It is understandable to feel overburdened and even despondent given the inflation, recession, and other events taking place in the world. You can experience a cycle of anxiety, with your heart thumping continuously and thoughts running through your mind.
But to counter it, according to a recent study from Ohio State University, showing kindness can actually lessen depression symptoms.
Compared to the other two therapeutic approaches, only an act of kindness, according to research co-author David Cregg, allows people to feel connected.
People frequently experience anxiety. It's normal to feel worried before giving a presentation or starting your first job. It's also typical to feel gloomy after a breakup and want to binge Netflix. However, people who experience anxiety and despair more severely may experience more severe mental health issues.
Daily activities like going to school or even leaving the house might be made more difficult by anxiety. You may experience specific anxiety, such as while boarding a flight or using an elevator, or you may experience general worry.
Anxiety can cause nausea, dizziness, a rapid heartbeat, persistent thoughts, and even panic attacks.
Another mood condition that can have a significant impact on a person's life and interfere with daily activities is depression. Massive sadness, emptiness, and even hopelessness can accompany depression. It can also lead to weariness and make one feel easily irritated and upset. Physical symptoms like headaches or muscle discomfort may result from it.
"Social connection is one of the ingredients of life most strongly associated with wellbeing. Performing acts of kindness seem to be one of the best ways to promote those connections," Cregg said in a news release.
The purpose of the study, which was just published in The Journal of Positive Psychology, was to explore ways to reduce depression symptoms.
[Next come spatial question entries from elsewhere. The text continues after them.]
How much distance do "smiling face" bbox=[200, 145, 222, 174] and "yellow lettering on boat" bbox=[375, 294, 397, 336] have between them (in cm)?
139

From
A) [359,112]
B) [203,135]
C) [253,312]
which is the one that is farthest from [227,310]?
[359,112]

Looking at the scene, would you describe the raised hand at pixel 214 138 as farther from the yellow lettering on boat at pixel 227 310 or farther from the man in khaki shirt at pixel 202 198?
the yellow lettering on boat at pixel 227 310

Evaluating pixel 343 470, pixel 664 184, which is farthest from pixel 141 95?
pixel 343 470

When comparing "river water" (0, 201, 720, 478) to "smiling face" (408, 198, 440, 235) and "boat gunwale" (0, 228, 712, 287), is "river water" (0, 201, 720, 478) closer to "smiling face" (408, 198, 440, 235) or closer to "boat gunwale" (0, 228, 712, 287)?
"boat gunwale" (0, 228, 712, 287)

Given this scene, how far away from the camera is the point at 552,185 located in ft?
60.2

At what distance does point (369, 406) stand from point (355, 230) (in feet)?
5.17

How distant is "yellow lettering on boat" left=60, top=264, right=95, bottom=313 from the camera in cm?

According to the research, performing a good deed helped people relax and forget about their anxiety and depression.
"We often think that people with depression have enough to deal with, so we don’t want to burden them by asking them to help others. But these results run counter to that," said Ohio State professor and co-author of the study Jennifer Cheavens.
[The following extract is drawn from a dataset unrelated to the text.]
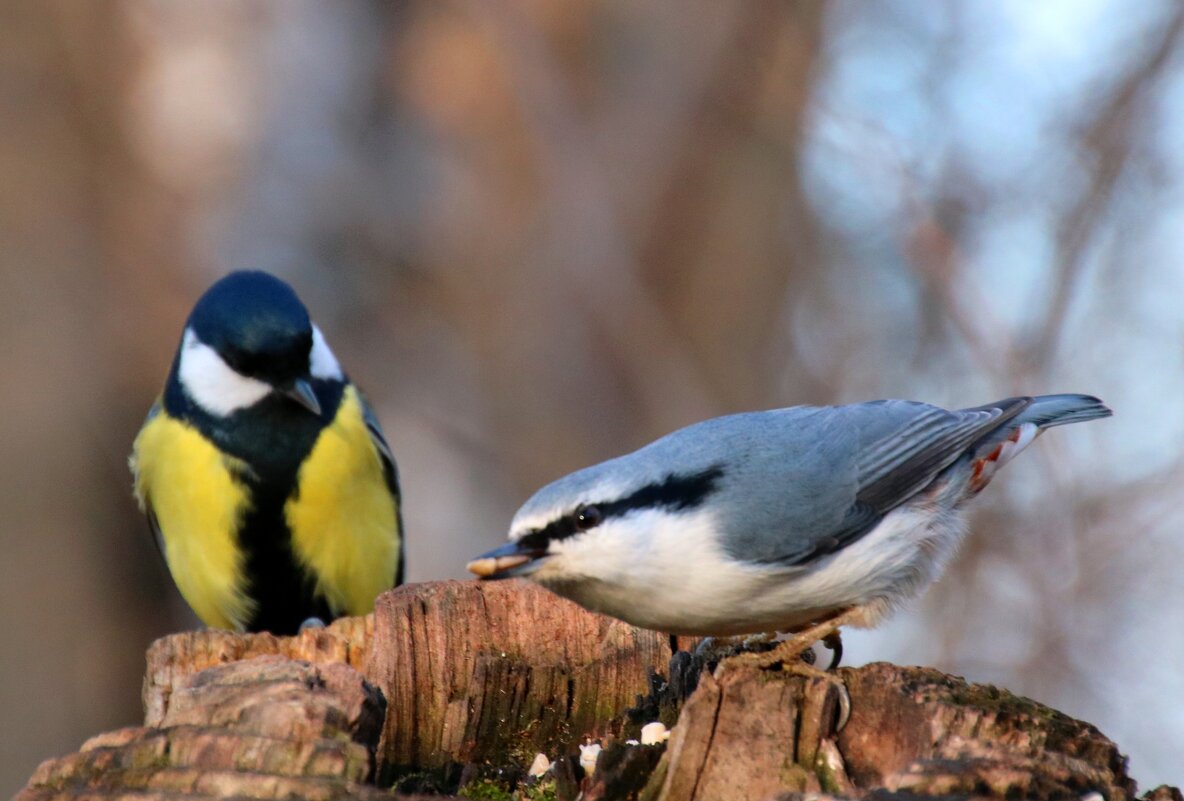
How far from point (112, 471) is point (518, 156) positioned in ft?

People with depression and anxiety may find that being kind to others and attending to their needs makes them feel better about themselves.
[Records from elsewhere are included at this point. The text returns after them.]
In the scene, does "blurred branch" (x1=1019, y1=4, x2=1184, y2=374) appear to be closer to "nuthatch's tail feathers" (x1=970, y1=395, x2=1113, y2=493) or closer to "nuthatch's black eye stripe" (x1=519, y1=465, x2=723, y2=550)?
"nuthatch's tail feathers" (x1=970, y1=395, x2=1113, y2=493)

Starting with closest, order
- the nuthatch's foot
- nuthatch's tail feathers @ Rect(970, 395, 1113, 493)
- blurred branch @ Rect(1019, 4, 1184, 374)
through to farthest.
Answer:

They gathered 122 volunteers in central Ohio who had mild to moderate signs of stress, anxiety, and depression. Following the introduction, the participants were separated into three groups.
Two of the three groups underwent cognitive behavioural therapy (CBT) to reduce depressive symptoms, while the third group concentrated on social interaction and cognitive revaluation. The CBT group received therapy interventions, while the social group was instructed to schedule social activities on two days each week.
To identify negative thought patterns and investigate how they could lessen despair and anxiety, each participant wrote down their symptoms and kept a record of them for two days each week.
The third group was told to practise acts of kindness twice a week. "Big or small activities that benefit others or make others happy, usually at some cost to you in terms of time or resources," were defined as showing an act of kindness.
Some people prepared treats for their pals, drove friends somewhere, or even sent sweet notes to their housemates.
For five weeks, all individuals adhere to their instructions before being tested again. Researchers from the study checked with each participant to determine the efficacy of each strategy.
The outcome showed that after ten weeks, depression and anxiety symptoms had decreased in all three groups, demonstrating a positive response to their therapeutic strategies.